Lord Rowallan: My Lords, it is my pleasure on behalf of the whole House to congratulate the right reverend Prelate the Bishop of Blackburn on his maiden speech. We have waited for this speech since 1995 when he first entered your Lordships' House. It has been well worth waiting for.
The right reverend Prelate is a Countryside Commissioner as well as a bishop and is keen on the right to roam, although not a member of the Ramblers themselves. He has spoken robustly on the subject, stating about the idiom that an Englishman's home is his castle that, "It is not their castles, brother, that we're talking about. It is their open spaces".
He has also spoken on the subject of my right honourable friend William Hague spending his time in his diocese in a double-bedded room with his then fiancee who is now his wife. He disapproved of that. But he has given his blessing for ITV's new religious series, "Heaven knows", described as the ultimate quiz.
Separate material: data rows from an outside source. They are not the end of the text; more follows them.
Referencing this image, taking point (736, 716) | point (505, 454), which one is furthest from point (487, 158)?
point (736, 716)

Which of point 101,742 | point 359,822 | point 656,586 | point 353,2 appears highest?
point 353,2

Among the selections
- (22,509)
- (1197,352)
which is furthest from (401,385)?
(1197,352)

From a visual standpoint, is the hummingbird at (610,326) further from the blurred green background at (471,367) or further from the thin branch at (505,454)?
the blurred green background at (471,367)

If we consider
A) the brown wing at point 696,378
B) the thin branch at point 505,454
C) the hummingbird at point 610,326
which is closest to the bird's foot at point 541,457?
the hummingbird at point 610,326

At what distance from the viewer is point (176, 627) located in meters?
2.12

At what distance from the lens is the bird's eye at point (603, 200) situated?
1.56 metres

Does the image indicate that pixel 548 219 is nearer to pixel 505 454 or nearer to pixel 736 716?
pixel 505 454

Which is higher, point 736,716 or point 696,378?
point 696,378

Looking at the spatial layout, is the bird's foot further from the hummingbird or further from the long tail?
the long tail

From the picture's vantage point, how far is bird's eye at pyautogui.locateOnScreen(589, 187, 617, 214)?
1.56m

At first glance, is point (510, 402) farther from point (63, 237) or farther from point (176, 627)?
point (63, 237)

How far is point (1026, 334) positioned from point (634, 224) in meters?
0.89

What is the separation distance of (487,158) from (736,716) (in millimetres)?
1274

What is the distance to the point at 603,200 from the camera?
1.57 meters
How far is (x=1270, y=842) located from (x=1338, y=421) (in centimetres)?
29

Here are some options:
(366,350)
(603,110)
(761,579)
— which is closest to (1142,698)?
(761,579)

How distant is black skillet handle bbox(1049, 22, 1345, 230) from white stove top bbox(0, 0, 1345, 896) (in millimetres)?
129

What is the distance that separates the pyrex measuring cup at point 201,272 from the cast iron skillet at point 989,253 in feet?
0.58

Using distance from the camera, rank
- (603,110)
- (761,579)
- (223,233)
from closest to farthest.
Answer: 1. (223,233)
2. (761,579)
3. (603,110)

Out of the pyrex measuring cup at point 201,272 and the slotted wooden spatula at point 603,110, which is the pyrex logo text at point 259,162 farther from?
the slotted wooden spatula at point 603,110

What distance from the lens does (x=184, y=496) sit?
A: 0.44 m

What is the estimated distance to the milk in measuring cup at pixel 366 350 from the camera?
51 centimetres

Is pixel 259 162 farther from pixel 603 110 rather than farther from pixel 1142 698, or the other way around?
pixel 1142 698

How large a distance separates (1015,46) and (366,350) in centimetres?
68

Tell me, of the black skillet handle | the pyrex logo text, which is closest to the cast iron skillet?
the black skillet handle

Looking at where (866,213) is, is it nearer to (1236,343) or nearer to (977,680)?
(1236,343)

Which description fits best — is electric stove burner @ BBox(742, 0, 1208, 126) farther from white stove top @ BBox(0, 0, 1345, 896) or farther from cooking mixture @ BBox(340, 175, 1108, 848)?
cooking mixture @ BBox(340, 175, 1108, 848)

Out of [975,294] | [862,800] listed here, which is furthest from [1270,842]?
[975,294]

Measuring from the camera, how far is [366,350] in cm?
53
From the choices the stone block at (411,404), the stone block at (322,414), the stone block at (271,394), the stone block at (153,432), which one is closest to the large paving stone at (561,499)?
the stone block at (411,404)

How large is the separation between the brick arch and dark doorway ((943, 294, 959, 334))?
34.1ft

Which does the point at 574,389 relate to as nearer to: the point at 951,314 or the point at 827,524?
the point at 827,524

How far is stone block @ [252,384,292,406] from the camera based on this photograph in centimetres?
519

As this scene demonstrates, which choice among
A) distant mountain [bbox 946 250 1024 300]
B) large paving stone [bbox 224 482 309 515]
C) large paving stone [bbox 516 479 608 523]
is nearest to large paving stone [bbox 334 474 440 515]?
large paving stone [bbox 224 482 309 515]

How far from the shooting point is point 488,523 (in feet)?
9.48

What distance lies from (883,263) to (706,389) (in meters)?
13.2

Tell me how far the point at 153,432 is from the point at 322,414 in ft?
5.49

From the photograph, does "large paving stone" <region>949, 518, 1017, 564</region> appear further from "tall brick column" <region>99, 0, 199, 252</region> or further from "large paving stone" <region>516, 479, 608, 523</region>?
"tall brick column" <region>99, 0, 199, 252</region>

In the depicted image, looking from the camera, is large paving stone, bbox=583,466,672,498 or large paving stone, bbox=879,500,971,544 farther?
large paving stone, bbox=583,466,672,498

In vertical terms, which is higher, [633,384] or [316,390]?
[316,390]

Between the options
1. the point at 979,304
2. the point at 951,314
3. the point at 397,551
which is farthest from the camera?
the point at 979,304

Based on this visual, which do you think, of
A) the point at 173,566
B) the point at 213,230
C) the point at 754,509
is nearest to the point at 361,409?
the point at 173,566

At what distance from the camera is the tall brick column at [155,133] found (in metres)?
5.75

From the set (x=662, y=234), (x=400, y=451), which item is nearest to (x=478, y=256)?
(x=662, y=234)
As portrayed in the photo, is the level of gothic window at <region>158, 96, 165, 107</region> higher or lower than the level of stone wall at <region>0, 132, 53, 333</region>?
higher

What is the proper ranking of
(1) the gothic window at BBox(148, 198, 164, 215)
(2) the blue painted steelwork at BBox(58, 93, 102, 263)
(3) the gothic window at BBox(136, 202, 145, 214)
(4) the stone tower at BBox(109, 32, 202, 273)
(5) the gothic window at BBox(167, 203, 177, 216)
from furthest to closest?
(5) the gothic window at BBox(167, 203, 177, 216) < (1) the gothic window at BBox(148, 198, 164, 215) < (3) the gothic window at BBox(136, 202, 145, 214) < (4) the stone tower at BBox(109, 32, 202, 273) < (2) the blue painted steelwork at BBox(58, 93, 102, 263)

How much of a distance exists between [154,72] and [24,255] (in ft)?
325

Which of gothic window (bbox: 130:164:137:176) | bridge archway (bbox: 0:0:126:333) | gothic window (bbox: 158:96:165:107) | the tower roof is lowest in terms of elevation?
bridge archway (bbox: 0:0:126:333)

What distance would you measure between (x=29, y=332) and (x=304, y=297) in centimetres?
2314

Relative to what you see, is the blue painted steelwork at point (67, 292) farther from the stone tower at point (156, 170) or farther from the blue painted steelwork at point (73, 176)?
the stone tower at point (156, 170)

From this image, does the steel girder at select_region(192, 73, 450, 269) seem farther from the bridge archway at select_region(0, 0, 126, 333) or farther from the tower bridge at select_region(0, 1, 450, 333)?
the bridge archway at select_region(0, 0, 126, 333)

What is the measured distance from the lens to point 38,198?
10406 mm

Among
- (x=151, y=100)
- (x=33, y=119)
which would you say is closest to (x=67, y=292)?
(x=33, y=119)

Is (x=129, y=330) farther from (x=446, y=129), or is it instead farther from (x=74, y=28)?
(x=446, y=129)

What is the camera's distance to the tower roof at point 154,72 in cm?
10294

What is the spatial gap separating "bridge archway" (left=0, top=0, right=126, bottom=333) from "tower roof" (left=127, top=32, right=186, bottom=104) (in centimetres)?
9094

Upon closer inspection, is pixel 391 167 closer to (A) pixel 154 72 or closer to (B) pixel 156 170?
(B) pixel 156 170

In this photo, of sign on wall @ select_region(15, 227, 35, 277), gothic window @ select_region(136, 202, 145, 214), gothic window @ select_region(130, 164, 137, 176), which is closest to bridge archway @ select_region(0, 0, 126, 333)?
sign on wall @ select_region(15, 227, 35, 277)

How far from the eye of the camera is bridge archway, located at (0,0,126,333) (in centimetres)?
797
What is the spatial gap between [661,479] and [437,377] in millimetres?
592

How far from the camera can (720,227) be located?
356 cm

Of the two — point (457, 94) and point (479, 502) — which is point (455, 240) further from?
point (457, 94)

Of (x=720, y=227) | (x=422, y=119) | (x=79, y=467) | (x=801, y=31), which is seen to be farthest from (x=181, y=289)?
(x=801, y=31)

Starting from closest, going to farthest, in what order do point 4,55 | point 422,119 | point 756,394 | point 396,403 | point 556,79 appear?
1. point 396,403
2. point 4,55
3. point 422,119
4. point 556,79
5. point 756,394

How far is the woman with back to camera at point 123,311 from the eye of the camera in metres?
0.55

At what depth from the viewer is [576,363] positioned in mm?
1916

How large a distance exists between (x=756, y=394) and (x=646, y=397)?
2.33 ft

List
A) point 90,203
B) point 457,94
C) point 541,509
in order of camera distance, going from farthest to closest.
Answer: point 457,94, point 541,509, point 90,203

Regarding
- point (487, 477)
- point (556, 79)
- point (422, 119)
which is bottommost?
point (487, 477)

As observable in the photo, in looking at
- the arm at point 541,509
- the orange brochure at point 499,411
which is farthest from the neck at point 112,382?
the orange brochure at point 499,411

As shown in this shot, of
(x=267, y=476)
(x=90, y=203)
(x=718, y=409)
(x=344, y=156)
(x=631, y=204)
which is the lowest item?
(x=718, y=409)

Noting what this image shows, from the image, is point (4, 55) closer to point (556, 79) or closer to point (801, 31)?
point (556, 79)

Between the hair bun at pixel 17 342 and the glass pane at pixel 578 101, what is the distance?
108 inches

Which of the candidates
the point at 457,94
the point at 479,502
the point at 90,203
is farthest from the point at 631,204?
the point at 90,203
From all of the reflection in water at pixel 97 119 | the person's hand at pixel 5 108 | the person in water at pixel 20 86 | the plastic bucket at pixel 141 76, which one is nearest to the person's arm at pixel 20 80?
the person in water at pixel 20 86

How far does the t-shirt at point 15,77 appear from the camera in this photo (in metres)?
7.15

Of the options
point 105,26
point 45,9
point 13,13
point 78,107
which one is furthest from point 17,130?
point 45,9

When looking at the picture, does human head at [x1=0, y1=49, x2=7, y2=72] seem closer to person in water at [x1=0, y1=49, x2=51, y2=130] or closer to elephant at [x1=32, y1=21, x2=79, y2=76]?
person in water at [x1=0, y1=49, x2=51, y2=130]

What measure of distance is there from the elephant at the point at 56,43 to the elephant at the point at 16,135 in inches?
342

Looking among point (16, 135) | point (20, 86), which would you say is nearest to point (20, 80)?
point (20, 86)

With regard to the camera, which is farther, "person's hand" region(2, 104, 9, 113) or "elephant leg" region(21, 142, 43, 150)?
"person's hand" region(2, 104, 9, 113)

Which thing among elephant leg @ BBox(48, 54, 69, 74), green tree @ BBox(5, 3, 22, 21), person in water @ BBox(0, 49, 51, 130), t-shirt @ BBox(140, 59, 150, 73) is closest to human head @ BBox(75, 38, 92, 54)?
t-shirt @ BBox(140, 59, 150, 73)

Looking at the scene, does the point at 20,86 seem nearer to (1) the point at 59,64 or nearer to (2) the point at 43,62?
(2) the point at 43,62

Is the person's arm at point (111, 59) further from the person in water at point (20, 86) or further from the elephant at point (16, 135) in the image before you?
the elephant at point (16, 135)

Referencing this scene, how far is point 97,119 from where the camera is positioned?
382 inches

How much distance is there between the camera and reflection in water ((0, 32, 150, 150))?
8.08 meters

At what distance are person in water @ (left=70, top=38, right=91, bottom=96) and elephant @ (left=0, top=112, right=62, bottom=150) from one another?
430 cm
He is a man of many thoughts. In fact he might have been a journalist. But he also possesses a deep religious fervour, and now that he has broken the ice here in your Lordships' House, I trust that we shall hear from him on many more occasions.
I must also thank the noble Earl, Lord Longford, for introducing this most interesting debate. Discretionary life sentences are set by the judiciary, and mandatory life sentences by the Executive. But that has come about only as a result of the abolition of the death penalty. I agree with the right reverend Prelate that it must be right that judges, the judiciary, should decide on the length of a prison sentence. They are on the spot, so to speak.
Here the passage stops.